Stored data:
———
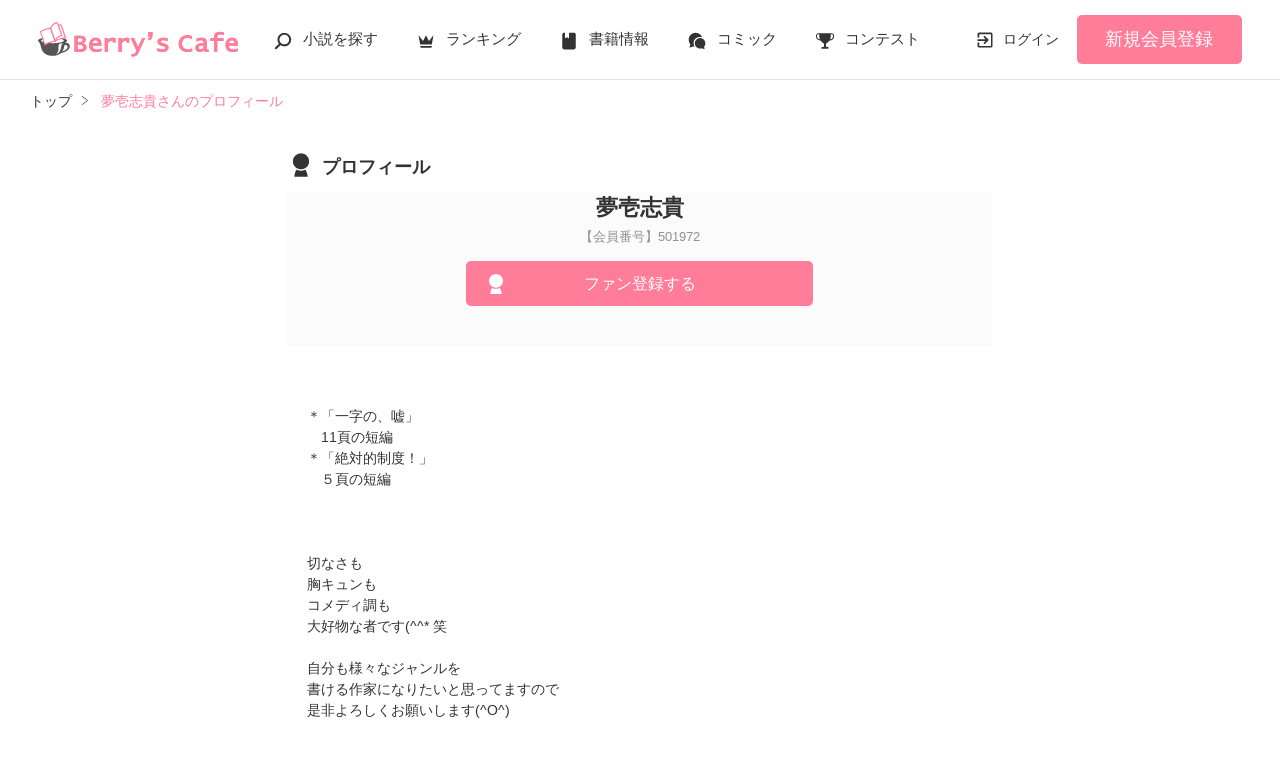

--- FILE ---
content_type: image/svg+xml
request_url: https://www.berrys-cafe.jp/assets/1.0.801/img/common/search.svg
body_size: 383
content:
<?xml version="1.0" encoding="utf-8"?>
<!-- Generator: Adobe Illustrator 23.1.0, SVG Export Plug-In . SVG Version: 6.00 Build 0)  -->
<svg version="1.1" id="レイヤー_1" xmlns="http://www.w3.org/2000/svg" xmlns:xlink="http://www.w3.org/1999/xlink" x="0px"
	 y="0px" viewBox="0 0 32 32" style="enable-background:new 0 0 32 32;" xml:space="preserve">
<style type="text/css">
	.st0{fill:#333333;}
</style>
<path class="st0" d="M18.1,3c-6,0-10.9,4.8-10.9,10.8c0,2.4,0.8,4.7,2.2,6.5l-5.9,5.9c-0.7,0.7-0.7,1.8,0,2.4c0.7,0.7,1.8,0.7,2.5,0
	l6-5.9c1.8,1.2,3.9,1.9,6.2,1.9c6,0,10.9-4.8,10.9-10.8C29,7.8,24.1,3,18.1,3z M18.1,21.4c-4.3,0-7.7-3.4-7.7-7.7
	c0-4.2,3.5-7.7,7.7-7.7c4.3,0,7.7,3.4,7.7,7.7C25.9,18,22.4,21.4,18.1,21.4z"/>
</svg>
———
:: Work task ::
Once the pictures are set aside, copy the remaining text of every entry exactly.

:: Answer to the problem ::
--- FILE ---
content_type: image/svg+xml
request_url: https://www.berrys-cafe.jp/assets/1.0.801/img/common/search.svg
body_size: 383
content:
<?xml version="1.0" encoding="utf-8"?>
<!-- Generator: Adobe Illustrator 23.1.0, SVG Export Plug-In . SVG Version: 6.00 Build 0)  -->
<svg version="1.1" id="レイヤー_1" xmlns="http://www.w3.org/2000/svg" xmlns:xlink="http://www.w3.org/1999/xlink" x="0px"
	 y="0px" viewBox="0 0 32 32" style="enable-background:new 0 0 32 32;" xml:space="preserve">
<style type="text/css">
	.st0{fill:#333333;}
</style>
<path class="st0" d="M18.1,3c-6,0-10.9,4.8-10.9,10.8c0,2.4,0.8,4.7,2.2,6.5l-5.9,5.9c-0.7,0.7-0.7,1.8,0,2.4c0.7,0.7,1.8,0.7,2.5,0
	l6-5.9c1.8,1.2,3.9,1.9,6.2,1.9c6,0,10.9-4.8,10.9-10.8C29,7.8,24.1,3,18.1,3z M18.1,21.4c-4.3,0-7.7-3.4-7.7-7.7
	c0-4.2,3.5-7.7,7.7-7.7c4.3,0,7.7,3.4,7.7,7.7C25.9,18,22.4,21.4,18.1,21.4z"/>
</svg>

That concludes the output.